Spatial relationship entries:
>> START

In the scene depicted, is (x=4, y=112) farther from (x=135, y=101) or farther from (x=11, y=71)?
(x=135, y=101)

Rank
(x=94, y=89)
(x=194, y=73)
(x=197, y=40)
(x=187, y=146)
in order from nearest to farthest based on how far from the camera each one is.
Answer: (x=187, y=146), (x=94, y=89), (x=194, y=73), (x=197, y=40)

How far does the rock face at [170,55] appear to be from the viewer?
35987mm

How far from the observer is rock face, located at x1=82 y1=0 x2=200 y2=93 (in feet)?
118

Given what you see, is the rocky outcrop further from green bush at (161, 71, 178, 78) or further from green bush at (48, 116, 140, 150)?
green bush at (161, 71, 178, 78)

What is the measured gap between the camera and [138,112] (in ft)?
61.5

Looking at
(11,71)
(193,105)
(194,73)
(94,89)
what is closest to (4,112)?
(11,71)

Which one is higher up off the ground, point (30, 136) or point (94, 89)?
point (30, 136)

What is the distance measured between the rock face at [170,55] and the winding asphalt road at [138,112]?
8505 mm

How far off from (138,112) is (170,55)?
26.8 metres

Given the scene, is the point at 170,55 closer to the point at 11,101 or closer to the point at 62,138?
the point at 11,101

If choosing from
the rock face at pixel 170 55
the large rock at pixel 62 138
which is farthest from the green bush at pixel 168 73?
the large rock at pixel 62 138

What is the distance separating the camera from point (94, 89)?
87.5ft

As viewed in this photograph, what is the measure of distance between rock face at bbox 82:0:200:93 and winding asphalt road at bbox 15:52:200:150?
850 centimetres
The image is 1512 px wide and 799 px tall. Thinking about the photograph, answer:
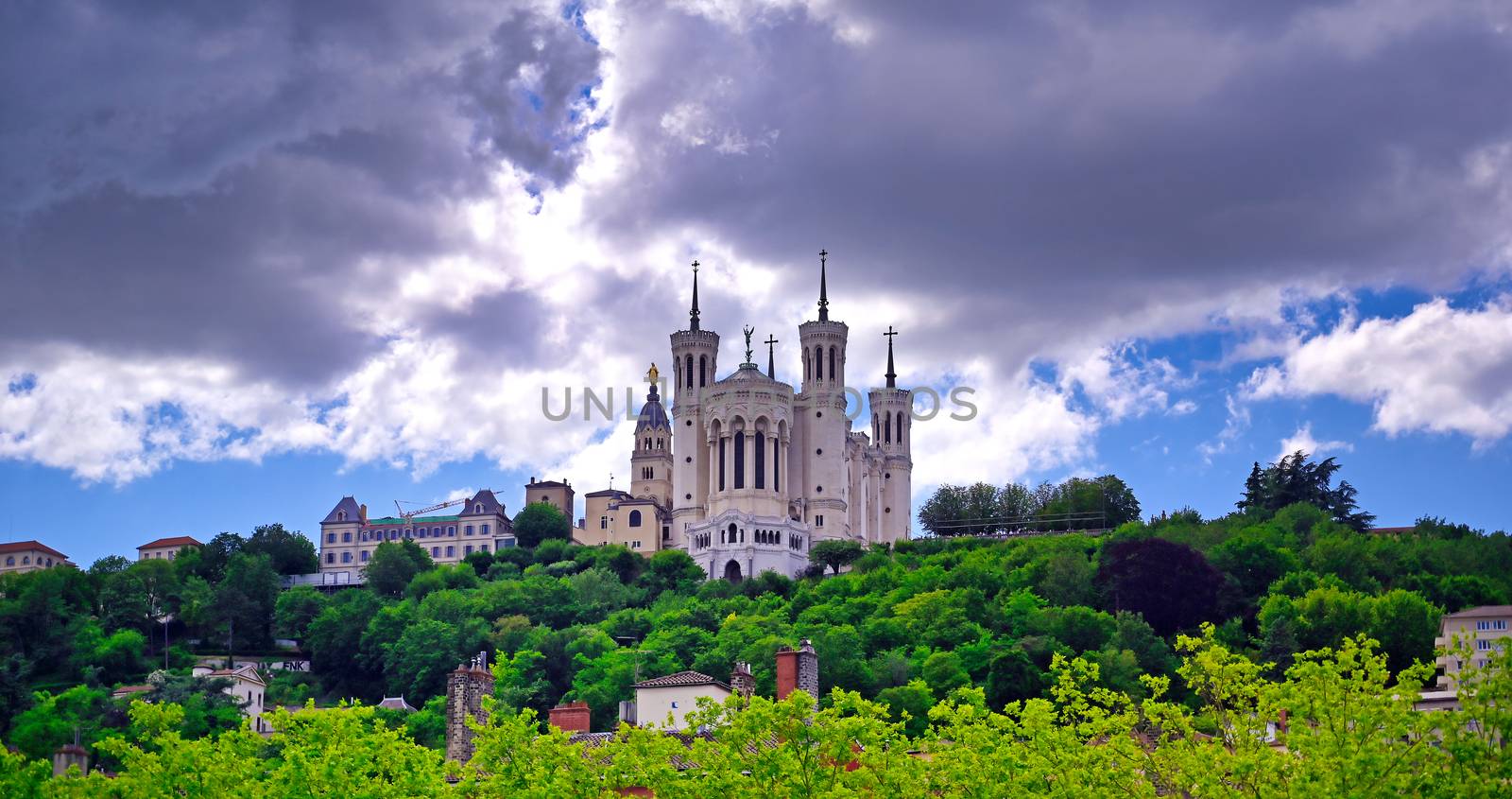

>> END

* [Task prompt] Edit the entries above so that "rock face" becomes "cliff face" wherever it occurs, and change nothing else. Leave the pictures out of your answer.

* [Right answer]
In the scene depicted, is (x=4, y=112) farther from (x=135, y=101) or farther from (x=11, y=71)?
(x=135, y=101)

Rank
(x=94, y=89)
(x=194, y=73)
(x=197, y=40)
(x=187, y=146)
in order from nearest to farthest based on how far from the camera each one is.
Answer: (x=187, y=146), (x=94, y=89), (x=194, y=73), (x=197, y=40)

How far does the cliff face at [170,55] appear to be from the viewer?
35987mm

How far from the observer is cliff face, located at x1=82 y1=0 x2=200 y2=93 (in feet)?
118

Given what you see, is the rocky outcrop further from green bush at (161, 71, 178, 78) or further from green bush at (48, 116, 140, 150)?
green bush at (161, 71, 178, 78)

What is the measured gap between the camera and [138,112] (in ft)?
61.5

Looking at
(11,71)
(193,105)
(194,73)
(94,89)
what is closest to (4,112)?
(11,71)

Which one is higher up off the ground, point (30, 136) or point (94, 89)?
point (30, 136)

What is the distance measured between the cliff face at [170,55] and the winding asphalt road at [138,112]?
8505 mm

How far off from (138,112) is (170,55)?
26.8 metres

Given the scene, is the point at 170,55 closer to the point at 11,101 or closer to the point at 62,138?
the point at 11,101

If choosing from
the cliff face at pixel 170 55
the large rock at pixel 62 138
which is farthest from the green bush at pixel 168 73?
the large rock at pixel 62 138

What is the distance separating the camera from point (94, 89)?
87.5ft

As viewed in this photograph, what is the measure of distance between cliff face at bbox 82:0:200:93 and winding asphalt road at bbox 15:52:200:150?
850 centimetres
The image is 1512 px wide and 799 px tall. Thinking about the photograph, answer:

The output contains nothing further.